*About this task:* Below are the records; copy each line in them that holds the word "wild".

::::::

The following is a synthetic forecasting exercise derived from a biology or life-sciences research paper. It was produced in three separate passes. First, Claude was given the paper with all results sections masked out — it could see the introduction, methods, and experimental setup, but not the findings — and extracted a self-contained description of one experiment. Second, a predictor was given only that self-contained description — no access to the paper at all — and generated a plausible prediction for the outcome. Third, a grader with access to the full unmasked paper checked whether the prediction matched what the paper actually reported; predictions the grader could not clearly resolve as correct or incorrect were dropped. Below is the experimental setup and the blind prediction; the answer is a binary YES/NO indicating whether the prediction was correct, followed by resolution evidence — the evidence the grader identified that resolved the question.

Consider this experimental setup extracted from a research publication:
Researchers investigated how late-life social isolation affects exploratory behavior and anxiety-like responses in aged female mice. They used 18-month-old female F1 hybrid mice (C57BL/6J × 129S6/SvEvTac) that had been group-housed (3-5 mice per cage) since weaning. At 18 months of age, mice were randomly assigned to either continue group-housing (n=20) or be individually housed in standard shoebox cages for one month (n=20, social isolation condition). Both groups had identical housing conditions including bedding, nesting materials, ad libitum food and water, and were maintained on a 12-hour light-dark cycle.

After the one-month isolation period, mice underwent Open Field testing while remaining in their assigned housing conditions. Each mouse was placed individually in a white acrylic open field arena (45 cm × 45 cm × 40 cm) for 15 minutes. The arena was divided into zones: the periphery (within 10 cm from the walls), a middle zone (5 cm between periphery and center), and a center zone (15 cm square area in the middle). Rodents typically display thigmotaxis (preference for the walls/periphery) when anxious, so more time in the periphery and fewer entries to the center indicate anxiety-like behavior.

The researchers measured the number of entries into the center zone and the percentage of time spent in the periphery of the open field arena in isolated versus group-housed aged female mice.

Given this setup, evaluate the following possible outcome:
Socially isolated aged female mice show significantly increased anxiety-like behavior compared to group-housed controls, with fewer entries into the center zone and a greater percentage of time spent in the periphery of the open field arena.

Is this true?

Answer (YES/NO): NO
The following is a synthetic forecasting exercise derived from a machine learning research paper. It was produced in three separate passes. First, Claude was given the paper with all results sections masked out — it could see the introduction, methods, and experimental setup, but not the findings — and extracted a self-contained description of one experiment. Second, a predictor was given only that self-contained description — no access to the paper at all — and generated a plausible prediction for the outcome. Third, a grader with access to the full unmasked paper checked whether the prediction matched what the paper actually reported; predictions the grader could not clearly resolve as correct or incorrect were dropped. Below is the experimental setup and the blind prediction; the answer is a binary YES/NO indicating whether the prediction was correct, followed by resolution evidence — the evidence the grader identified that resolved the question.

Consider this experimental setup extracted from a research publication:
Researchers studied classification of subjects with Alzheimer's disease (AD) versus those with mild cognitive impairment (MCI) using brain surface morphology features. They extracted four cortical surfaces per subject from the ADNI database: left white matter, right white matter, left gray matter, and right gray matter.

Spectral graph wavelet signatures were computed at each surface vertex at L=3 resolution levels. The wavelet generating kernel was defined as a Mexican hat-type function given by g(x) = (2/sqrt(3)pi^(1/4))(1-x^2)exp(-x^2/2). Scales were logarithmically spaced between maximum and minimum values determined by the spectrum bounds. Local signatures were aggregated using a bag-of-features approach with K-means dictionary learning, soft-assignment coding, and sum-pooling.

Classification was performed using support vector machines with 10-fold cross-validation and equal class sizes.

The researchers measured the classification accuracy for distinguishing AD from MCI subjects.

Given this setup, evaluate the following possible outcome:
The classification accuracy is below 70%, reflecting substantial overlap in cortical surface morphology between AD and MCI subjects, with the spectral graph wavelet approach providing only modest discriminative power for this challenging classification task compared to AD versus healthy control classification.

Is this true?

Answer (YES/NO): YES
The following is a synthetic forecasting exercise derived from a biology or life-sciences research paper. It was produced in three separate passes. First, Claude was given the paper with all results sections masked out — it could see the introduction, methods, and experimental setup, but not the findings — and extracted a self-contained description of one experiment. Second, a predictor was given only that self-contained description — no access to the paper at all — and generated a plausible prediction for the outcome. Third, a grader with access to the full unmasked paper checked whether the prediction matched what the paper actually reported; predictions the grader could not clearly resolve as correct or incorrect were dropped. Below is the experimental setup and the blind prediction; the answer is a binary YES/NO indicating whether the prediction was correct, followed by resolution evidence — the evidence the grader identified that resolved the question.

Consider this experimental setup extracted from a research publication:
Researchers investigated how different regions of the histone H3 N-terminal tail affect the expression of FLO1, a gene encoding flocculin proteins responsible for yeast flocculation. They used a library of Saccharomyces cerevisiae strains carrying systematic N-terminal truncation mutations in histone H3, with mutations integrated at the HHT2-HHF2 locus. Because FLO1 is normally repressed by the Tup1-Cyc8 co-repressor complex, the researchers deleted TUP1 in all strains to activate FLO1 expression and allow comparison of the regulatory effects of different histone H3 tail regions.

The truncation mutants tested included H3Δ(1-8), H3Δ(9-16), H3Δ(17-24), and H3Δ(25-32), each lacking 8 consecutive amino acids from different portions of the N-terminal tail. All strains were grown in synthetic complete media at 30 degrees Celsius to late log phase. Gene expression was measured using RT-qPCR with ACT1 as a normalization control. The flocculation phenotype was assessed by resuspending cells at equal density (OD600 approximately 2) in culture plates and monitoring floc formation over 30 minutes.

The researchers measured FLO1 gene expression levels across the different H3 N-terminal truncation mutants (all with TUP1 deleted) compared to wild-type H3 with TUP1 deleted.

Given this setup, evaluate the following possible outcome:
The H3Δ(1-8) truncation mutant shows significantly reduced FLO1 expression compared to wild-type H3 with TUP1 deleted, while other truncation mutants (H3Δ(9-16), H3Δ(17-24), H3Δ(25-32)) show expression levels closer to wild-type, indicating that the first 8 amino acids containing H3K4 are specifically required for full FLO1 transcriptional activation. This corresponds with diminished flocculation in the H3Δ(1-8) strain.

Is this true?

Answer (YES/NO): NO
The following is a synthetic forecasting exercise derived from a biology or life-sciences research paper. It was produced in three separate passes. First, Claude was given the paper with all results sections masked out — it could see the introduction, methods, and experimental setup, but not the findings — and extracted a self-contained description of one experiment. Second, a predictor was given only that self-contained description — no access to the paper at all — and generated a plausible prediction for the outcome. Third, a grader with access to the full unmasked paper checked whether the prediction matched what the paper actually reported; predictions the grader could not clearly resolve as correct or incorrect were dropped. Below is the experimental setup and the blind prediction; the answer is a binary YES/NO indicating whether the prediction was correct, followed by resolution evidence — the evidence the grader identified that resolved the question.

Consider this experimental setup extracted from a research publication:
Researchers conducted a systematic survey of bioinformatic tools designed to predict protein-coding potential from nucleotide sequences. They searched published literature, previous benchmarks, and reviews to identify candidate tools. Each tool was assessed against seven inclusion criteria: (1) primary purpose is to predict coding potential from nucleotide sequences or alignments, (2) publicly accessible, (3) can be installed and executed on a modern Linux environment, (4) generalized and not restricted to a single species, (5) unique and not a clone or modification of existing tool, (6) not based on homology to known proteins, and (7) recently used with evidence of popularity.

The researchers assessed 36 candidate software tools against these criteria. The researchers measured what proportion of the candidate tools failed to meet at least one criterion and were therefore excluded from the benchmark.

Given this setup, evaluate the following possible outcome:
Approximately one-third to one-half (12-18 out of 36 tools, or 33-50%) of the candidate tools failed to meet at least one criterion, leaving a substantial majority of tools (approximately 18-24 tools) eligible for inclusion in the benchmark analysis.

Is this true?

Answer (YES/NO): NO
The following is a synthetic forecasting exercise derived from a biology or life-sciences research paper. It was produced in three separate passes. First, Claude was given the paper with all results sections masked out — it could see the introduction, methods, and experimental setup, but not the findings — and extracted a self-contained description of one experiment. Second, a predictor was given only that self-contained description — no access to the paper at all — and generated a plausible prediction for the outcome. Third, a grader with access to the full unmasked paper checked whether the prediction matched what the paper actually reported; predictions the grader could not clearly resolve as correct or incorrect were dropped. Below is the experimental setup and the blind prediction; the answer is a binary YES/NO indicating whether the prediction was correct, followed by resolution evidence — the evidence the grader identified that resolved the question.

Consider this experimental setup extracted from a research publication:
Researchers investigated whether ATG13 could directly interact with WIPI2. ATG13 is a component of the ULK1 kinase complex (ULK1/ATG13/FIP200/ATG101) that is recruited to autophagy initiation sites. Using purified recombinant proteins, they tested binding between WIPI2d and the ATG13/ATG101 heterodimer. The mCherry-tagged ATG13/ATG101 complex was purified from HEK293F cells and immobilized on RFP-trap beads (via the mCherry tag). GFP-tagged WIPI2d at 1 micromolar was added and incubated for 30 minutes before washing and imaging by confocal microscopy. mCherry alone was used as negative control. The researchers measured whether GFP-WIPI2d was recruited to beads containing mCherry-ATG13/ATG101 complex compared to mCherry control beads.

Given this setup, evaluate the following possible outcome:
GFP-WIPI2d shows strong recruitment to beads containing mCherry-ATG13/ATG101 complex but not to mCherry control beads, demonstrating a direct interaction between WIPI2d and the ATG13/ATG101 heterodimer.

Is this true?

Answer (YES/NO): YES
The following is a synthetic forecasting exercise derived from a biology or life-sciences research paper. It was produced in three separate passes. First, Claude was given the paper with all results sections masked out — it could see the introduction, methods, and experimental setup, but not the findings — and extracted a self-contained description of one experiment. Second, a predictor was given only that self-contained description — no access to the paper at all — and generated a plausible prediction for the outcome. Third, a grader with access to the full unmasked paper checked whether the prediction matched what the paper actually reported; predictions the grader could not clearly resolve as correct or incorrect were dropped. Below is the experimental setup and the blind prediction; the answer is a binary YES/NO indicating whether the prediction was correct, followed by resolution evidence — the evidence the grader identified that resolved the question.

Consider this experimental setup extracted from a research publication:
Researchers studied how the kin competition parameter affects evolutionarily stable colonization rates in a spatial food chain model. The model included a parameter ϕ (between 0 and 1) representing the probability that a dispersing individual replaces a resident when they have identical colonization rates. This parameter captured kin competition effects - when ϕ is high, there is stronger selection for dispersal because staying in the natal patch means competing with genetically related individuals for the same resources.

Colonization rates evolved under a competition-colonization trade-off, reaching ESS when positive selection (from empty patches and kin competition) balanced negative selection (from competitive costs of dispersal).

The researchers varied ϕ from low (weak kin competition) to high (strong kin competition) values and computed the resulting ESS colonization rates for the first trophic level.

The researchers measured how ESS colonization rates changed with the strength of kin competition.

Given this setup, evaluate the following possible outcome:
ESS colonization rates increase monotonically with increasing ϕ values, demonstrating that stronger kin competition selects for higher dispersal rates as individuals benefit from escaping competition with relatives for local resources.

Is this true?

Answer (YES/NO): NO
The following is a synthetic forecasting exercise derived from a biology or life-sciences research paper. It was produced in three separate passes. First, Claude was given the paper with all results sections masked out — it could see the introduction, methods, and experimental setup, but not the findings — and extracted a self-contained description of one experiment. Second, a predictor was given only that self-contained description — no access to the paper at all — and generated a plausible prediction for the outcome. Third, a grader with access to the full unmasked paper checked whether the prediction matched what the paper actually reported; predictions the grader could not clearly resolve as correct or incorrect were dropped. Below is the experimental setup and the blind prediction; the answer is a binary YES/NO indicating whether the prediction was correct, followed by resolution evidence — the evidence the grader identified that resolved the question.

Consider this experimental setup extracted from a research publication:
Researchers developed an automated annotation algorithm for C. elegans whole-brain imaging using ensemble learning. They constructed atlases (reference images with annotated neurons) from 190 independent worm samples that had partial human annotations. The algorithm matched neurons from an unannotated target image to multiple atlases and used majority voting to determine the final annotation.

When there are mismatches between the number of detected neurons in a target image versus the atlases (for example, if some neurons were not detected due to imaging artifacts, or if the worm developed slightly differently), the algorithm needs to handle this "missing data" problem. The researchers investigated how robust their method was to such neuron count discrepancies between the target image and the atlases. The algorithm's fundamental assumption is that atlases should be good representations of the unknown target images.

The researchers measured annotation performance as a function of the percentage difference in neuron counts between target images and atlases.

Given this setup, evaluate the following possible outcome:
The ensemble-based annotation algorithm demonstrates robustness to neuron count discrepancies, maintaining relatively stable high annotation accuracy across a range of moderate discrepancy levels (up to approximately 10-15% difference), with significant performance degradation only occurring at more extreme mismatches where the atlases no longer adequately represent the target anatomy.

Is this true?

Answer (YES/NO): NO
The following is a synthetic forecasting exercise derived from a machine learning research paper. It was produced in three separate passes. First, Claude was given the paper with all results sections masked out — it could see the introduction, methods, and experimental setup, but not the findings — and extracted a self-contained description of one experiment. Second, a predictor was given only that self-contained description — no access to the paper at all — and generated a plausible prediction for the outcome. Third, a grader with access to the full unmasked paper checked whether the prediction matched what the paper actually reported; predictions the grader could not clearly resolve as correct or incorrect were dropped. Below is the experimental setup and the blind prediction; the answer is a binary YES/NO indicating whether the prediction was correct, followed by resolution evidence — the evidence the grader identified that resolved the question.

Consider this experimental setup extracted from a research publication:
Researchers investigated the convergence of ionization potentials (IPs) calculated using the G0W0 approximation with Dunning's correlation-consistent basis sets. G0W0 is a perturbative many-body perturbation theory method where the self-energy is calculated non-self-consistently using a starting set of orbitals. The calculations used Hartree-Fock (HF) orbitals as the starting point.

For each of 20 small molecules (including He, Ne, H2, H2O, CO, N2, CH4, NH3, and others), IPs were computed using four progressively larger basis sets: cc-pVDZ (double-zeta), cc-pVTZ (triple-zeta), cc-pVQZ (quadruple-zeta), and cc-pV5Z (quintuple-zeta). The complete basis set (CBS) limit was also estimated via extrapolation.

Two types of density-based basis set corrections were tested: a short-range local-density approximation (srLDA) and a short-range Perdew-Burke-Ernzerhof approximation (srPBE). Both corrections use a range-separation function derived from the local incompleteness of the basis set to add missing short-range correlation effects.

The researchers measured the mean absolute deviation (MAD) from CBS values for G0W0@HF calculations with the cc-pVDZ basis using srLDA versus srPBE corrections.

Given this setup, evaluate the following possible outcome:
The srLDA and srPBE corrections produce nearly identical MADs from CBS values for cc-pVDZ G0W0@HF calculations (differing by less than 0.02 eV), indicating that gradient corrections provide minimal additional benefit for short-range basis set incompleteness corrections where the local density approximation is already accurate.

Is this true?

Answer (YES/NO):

::::::

*Solution for this task:*
The researchers measured FLO1 gene expression levels across the different H3 N-terminal truncation mutants (all with TUP1 deleted) compared to wild-type H3 with TUP1 deleted.
The H3Δ(1-8) truncation mutant shows significantly reduced FLO1 expression compared to wild-type H3 with TUP1 deleted, while other truncation mutants (H3Δ(9-16), H3Δ(17-24), H3Δ(25-32)) show expression levels closer to wild-type, indicating that the first 8 amino acids containing H3K4 are specifically required for full FLO1 transcriptional activation. This corresponds with diminished flocculation in the H3Δ(1-8) strain.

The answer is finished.